Participants (General description)Edit

The partner facilitator for this event and WMF built a list of representatives of three different sectors: civil society, NGOs and social movements, and private/corporate sector. The selection was made based on people with new ideas, and not the traditional or “stereotype” group representative. With this, we were able to gather an interesting mix of profiles, including representatives from the medical and financial sector, NGOs working on migration and security, representatives from LGBT and digital rights movements, among others.

Wikimedia Mexico was also part of the event as guests. Their participation (as well as WMF's) was limited, and we were not part of the group discussions for them not to be biased. Having 3 representatives from Wikimedia Mexico was great at the end - we had a Q&A session to address all doubts participants had about our movement, and particularly, their work in Mexico.

Media (All CC BY-SA 4.0 By Jorge Vargas)Edit

  • Photos and Videos (All)
  • All videos (12GB download) (Includes full videos of intros and Q&A with Chapter)
    • There are videos of 9 separate participant saying what they think of Wikimedia, Wikipedia, their values, and their challenges.

Participants ListEdit

Civil society

  • Diana Mora - Criminal attorney
  • Soledad Salas - Entrepreneur
  • Jonathan Silva - Psychoanalyst and teacher for children with special needs

Private sector

  • Gabriela Ugarte - Financial sector
  • Mauricio Villa - Hospital administrator and PR agent
  • Odile Cortes - CSR consultant

NGOs and social movements

  • Gabriela Capó - Insyde (Democratic and social security)
  • Luis Miguel Martinez Internet Society MX and Professor @ Ibero (Internet access)
  • Inés Gimenez - INEDIM (Migration rights)
  • Enrique Torre - Allout (LGBT rights)
  • Sofía Ortega - Ashoka (Social Entrepreneurship)
  • Carlos Britto - R3D (Digital rights advocacy)                        
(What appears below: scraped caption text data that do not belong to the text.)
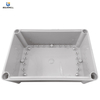 PS-KT 281913G Waterproof Junction Box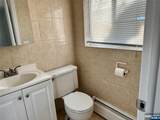 1315 Anderson Avenue - Photo 11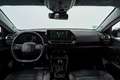 Citroen C4 1.2 PureTech Plus S&S 130 Noir - thumbnail 12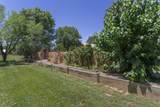220 Del Norte Court - Photo 7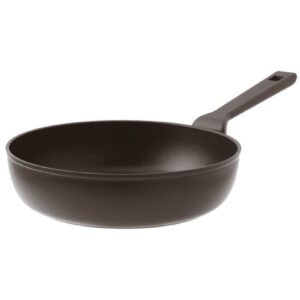 Sambonet Non Stıck Derin Tava 24 Cm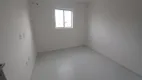 Foto 12 de Apartamento com 2 Quartos à venda, 56m² em Jardim Camboinha, Cabedelo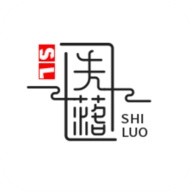 WWW,av109·COM网站APPAPP应用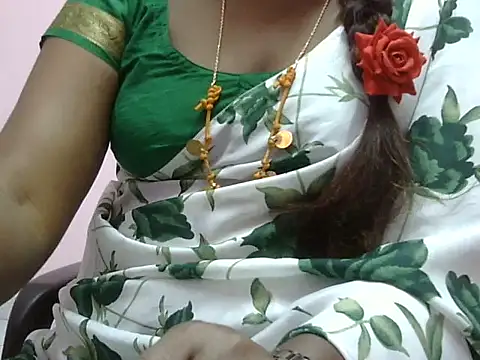 Snapshot of Hot_akshara chatting on February 25, 2026, 2:06 pm Hot akshara online show from February 25, 2026, 2:06 pm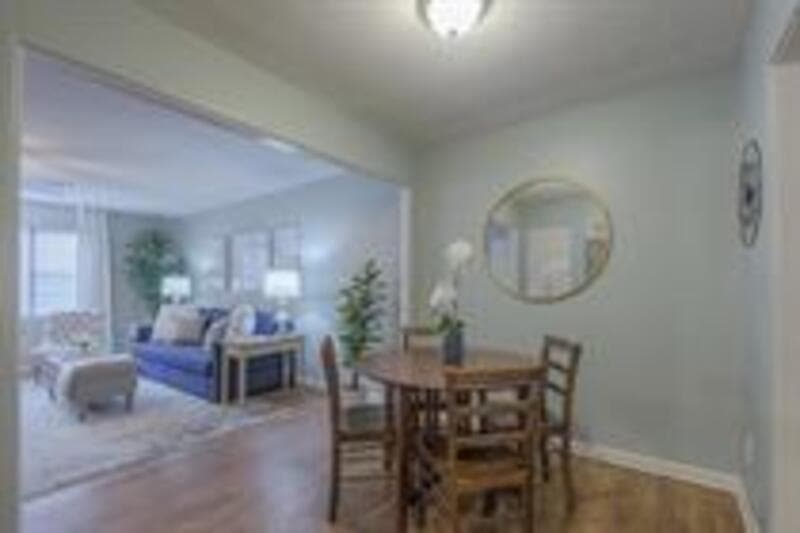 Kansas City Condo: 4110 Clark Ave - 4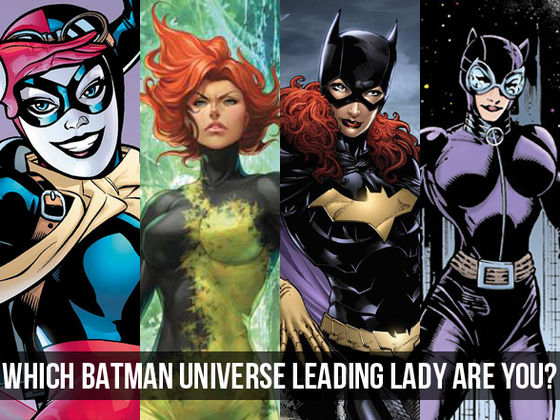 How many character slots in dc universe online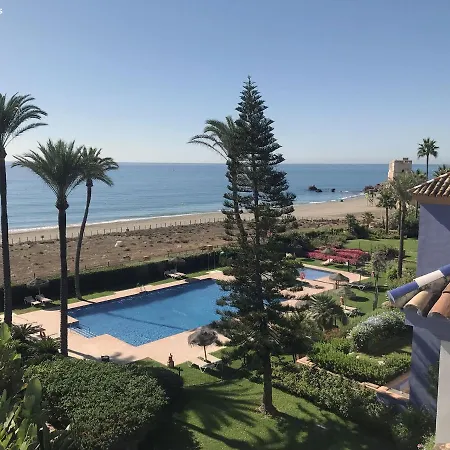 La Perla De La Bahia *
  1. Tearing down perception: Each group will build a “stereotype” of each other based on what they know and how every group is understood. This will provide a starting point upon which every group will need to work to properly communicate and position itself toward the rest.
  2. Defining and comparing objectives: Having common interest is the foundation of any relationship; in order to be able to establish any possible link amongst groups we first need to clarify common interests.
  3. Understanding needs: What every group needs from each other in order to better achieve its goals and what they can provide to others.
  4. Generating synergies through Wikimedia: How and where can Wikimedia add value to these groups as well as the possibilities each one envisions toward 2030.